The Whitman Archive strives to get high resolution tiff images from repositories, though we typically present jpeg derivates on the site. When transcribing tricky manuscripts, the higher quality images are useful to our staff for enlargement. We also use the tiffs for creating much higher quality than usual jpeg images used with our zoomify feature on selected poetry manuscripts. In some cases, we have not been able to obtain sufficiently high quality images to make the zoomify feature worthwhile.
Throughout the site we have gone ahead and posted lower quality images when that is all we can get–perhaps because the only surviving copy of a newspaper is in microfilm form or because a repository is for whatever reason unwilling to provide a high quality image.
This paragraph raises many complicated issues, including whether our primary concern should be what most users want (still not known, of course) or our sense of what care is warranted by the material itself.
Different users interest in the material is going to affect whether they prefer quantity over quality.
At the Whitman Archive, we also worry that if we privileged speed of production and quantity of output over the quality of the work, that we could be charged with using public money to produce slipshod work.
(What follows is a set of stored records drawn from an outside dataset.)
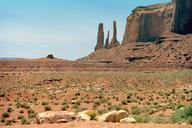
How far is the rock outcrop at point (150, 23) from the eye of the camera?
149500 millimetres

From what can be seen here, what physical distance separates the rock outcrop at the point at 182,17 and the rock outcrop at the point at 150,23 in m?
9.69

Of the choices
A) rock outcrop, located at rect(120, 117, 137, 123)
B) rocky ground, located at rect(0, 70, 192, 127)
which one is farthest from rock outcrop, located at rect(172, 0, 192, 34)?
rock outcrop, located at rect(120, 117, 137, 123)

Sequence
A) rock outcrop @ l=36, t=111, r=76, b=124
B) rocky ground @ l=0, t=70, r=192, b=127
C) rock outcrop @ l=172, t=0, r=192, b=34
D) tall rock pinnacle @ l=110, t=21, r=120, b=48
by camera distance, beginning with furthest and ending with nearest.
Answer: tall rock pinnacle @ l=110, t=21, r=120, b=48 < rock outcrop @ l=172, t=0, r=192, b=34 < rocky ground @ l=0, t=70, r=192, b=127 < rock outcrop @ l=36, t=111, r=76, b=124

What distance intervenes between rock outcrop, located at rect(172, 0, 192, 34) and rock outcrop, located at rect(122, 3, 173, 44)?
9.69 m

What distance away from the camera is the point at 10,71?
92312 mm

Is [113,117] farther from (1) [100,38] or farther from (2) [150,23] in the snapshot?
(1) [100,38]

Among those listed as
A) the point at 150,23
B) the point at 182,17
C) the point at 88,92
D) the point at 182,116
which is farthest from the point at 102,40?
the point at 182,116

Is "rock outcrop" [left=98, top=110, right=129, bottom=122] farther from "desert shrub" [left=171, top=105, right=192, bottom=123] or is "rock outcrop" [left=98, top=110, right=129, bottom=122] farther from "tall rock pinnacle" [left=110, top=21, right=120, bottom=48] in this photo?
"tall rock pinnacle" [left=110, top=21, right=120, bottom=48]

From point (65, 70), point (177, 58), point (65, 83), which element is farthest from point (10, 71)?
point (177, 58)

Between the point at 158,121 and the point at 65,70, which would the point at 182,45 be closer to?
the point at 65,70

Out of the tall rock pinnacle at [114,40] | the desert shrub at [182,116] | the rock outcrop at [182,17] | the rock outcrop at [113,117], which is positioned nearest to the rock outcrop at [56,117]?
the rock outcrop at [113,117]

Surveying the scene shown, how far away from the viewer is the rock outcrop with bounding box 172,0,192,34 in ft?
427

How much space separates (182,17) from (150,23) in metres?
22.3

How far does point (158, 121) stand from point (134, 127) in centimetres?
343
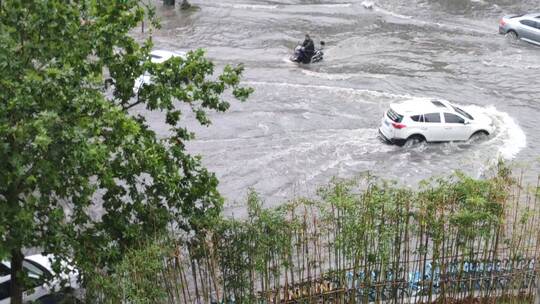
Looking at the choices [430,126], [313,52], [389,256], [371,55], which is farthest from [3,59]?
[371,55]

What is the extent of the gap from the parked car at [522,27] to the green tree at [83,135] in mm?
26152

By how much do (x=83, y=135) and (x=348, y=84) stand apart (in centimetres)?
2136

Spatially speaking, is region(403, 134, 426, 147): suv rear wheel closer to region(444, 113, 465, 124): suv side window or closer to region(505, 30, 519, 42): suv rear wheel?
region(444, 113, 465, 124): suv side window

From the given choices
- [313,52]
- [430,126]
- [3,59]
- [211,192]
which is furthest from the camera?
[313,52]

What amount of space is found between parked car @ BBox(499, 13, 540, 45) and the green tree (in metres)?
26.2

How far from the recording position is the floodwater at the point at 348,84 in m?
22.5

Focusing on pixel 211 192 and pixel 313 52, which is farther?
pixel 313 52

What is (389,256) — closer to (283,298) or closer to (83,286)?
(283,298)

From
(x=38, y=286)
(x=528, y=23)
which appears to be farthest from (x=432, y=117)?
(x=38, y=286)

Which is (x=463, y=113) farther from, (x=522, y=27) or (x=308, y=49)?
(x=522, y=27)

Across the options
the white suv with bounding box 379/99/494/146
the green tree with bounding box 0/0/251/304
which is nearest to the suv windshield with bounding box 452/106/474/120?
the white suv with bounding box 379/99/494/146

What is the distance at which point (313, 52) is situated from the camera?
3173 cm

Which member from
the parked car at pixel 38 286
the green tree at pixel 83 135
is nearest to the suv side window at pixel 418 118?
the green tree at pixel 83 135

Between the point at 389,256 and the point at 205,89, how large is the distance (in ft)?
13.5
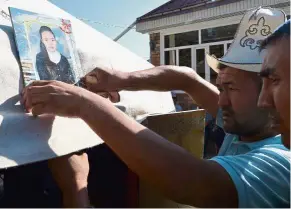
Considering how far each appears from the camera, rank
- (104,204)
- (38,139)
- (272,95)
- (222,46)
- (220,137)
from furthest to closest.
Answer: (222,46) → (220,137) → (104,204) → (38,139) → (272,95)

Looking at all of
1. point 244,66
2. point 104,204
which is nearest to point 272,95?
point 244,66

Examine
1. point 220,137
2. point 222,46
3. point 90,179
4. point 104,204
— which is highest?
point 222,46

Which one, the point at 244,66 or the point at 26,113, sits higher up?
the point at 244,66

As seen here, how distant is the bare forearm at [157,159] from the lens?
0.84 metres

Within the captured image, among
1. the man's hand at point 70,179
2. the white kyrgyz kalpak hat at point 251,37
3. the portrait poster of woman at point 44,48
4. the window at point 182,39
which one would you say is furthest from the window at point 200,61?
the man's hand at point 70,179

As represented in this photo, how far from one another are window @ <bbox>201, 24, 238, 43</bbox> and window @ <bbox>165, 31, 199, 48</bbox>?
0.59 ft

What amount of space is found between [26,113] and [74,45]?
45 cm

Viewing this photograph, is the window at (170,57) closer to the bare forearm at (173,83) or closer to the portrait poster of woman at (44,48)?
the bare forearm at (173,83)

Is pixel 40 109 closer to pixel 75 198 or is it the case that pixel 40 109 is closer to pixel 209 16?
pixel 75 198

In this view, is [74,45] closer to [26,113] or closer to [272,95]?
[26,113]

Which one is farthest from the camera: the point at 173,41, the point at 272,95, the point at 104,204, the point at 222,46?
the point at 173,41

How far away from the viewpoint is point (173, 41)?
6832 millimetres

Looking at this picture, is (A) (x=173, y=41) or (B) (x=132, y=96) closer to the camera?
(B) (x=132, y=96)

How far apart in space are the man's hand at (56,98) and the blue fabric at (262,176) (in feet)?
1.43
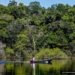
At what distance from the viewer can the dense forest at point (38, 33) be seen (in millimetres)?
53594

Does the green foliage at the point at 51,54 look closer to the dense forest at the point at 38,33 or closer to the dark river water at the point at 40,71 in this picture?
the dense forest at the point at 38,33

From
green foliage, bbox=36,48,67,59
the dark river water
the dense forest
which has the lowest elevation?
the dark river water

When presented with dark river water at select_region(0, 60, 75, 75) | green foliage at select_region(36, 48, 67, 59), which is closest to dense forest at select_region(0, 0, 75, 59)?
green foliage at select_region(36, 48, 67, 59)

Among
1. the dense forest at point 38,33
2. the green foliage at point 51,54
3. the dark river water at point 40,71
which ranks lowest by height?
the dark river water at point 40,71

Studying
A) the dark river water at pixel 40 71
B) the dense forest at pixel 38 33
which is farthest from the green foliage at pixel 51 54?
the dark river water at pixel 40 71

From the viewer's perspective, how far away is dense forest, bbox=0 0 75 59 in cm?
5359

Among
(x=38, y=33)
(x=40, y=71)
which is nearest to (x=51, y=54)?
(x=38, y=33)

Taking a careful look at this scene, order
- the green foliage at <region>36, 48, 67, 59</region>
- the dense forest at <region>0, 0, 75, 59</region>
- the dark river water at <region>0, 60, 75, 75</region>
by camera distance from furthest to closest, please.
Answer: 1. the dense forest at <region>0, 0, 75, 59</region>
2. the green foliage at <region>36, 48, 67, 59</region>
3. the dark river water at <region>0, 60, 75, 75</region>

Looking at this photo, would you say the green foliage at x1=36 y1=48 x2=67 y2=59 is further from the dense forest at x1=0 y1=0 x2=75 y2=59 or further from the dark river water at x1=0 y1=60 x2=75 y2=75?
the dark river water at x1=0 y1=60 x2=75 y2=75

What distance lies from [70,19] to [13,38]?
984cm

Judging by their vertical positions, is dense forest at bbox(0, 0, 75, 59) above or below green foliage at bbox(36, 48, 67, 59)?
above

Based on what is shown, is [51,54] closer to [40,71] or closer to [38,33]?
[38,33]

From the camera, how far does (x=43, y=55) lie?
50.4m

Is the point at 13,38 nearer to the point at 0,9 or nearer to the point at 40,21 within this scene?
the point at 40,21
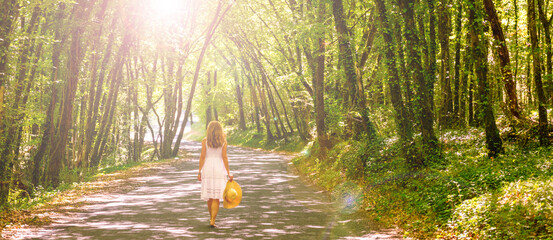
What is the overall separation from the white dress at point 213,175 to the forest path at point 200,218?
22.7 inches

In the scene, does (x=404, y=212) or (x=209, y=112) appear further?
(x=209, y=112)

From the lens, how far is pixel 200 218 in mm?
9125

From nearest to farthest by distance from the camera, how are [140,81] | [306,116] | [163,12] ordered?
[163,12] < [140,81] < [306,116]

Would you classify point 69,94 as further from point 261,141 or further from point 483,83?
point 261,141

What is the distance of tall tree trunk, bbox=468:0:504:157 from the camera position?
10.6 m

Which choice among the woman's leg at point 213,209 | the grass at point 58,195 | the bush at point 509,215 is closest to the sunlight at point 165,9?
the grass at point 58,195

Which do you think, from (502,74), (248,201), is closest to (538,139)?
(502,74)

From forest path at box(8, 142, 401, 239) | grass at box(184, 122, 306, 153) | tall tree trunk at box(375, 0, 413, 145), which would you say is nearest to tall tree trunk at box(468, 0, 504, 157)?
tall tree trunk at box(375, 0, 413, 145)

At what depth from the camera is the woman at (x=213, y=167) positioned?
336 inches

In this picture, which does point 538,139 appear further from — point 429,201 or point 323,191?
point 323,191

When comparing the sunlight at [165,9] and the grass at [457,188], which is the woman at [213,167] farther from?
the sunlight at [165,9]

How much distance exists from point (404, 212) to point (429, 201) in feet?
1.69

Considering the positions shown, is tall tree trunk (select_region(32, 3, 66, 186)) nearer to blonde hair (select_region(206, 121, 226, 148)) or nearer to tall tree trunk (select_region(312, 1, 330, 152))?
blonde hair (select_region(206, 121, 226, 148))

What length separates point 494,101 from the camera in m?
16.0
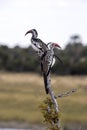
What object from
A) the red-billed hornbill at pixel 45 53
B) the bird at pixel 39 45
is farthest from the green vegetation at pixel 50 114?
the bird at pixel 39 45

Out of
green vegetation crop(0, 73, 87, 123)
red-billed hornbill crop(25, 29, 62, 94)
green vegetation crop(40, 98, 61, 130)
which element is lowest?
green vegetation crop(0, 73, 87, 123)

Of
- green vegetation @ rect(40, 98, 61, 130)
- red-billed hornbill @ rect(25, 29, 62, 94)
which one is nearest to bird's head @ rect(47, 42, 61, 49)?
red-billed hornbill @ rect(25, 29, 62, 94)

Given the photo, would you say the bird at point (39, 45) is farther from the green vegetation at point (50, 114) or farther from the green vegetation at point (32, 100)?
the green vegetation at point (32, 100)

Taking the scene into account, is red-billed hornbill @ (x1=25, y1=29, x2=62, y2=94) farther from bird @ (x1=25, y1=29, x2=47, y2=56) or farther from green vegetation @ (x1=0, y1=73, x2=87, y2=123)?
green vegetation @ (x1=0, y1=73, x2=87, y2=123)

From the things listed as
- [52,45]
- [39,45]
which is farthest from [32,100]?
[39,45]

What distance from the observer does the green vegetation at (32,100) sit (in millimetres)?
30327

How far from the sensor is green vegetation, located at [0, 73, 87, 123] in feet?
99.5

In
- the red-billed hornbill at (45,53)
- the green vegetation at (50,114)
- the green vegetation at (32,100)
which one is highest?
the red-billed hornbill at (45,53)

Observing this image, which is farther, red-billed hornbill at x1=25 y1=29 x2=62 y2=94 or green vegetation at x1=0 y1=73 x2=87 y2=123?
green vegetation at x1=0 y1=73 x2=87 y2=123

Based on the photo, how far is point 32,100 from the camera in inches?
1337

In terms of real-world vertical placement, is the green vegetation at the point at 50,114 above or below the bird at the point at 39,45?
below

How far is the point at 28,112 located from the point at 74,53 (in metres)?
35.0

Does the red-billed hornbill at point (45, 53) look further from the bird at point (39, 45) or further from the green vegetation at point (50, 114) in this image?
the green vegetation at point (50, 114)

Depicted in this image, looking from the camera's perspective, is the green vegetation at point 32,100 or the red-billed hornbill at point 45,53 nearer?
the red-billed hornbill at point 45,53
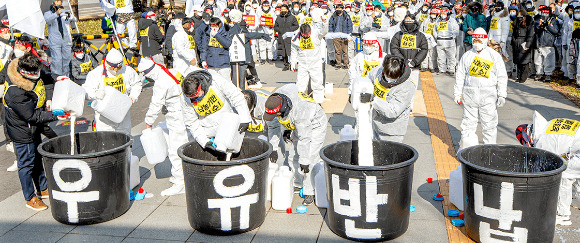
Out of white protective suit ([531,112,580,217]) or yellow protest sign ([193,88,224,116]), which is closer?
white protective suit ([531,112,580,217])

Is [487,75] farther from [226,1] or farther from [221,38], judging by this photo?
[226,1]

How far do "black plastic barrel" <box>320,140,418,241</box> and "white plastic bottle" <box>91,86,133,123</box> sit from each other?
127 inches

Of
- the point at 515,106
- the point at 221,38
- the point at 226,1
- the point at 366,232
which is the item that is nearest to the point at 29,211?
the point at 366,232

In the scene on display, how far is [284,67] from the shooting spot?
17781mm

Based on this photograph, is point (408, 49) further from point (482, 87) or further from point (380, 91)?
point (380, 91)

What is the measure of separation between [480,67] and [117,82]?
5.20m

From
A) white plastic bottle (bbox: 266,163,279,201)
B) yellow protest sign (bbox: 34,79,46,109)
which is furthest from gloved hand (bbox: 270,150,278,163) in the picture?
yellow protest sign (bbox: 34,79,46,109)

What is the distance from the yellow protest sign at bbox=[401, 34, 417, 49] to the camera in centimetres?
1230

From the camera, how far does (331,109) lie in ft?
39.8

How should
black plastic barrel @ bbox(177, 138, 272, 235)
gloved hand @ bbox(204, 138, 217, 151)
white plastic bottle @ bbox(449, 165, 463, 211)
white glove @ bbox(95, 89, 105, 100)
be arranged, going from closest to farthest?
black plastic barrel @ bbox(177, 138, 272, 235), gloved hand @ bbox(204, 138, 217, 151), white plastic bottle @ bbox(449, 165, 463, 211), white glove @ bbox(95, 89, 105, 100)

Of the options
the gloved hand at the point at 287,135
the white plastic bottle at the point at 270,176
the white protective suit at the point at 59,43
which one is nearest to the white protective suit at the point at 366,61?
the gloved hand at the point at 287,135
The dangers then would be that someone else would need to come along and seek additional public money to redo the work to create reliable texts. Or, the work would not be redone at all and people would be uncertain whether they could trust anything on the site.
Erm well, if you don’t know what users want, why not ask, or collaborate with people who will do so on your behalf? (then again I would say that, since it’s what I do) Seriously though Mark is right, all my experience suggests that most people tend to want more not better. But then there is of course a conflict in terms of preservation quality and that of markup and editorial standards. Most users also want to know that resources will still be there in a few years when they come back for them as well, which of course relies on high quality data and metadata standards in digitisation. Scholars and archivists tend to want one thing and users the other. There is, however, a difference between raw digital content and edited resources such as this. Users want lots of raw content, but scholarly users expert in a particular area do appreciate the importance of properly edited materials. So here again there is a conflict, potentially between your expert users and those who are making less complex use of the materials. The only way to make informed decisions about how to handle this is of course a user study!
I just want to suggest that it’s not as clear cut as scholars prefering detail and other users prefering breadth. When we asked 600 users from verious H-Net and other lists whether they prefered fewer but more detailed finding aids or a greater number of less detailed finding aids, those prefering the latter were 2 to 1 over the former. The respondent pool had its largest single group, approximately 1/3 of the total, identify as college or university faculty members. The second highest group was “other,” unfortunately; the third highest group was graduate students (about a quarter of respondents). We haven’t yet done the necessary regressions to be certain that faculty favor breadth over depth in this instance, but given their preponderance in the pool it would be very surprising if such were not the case.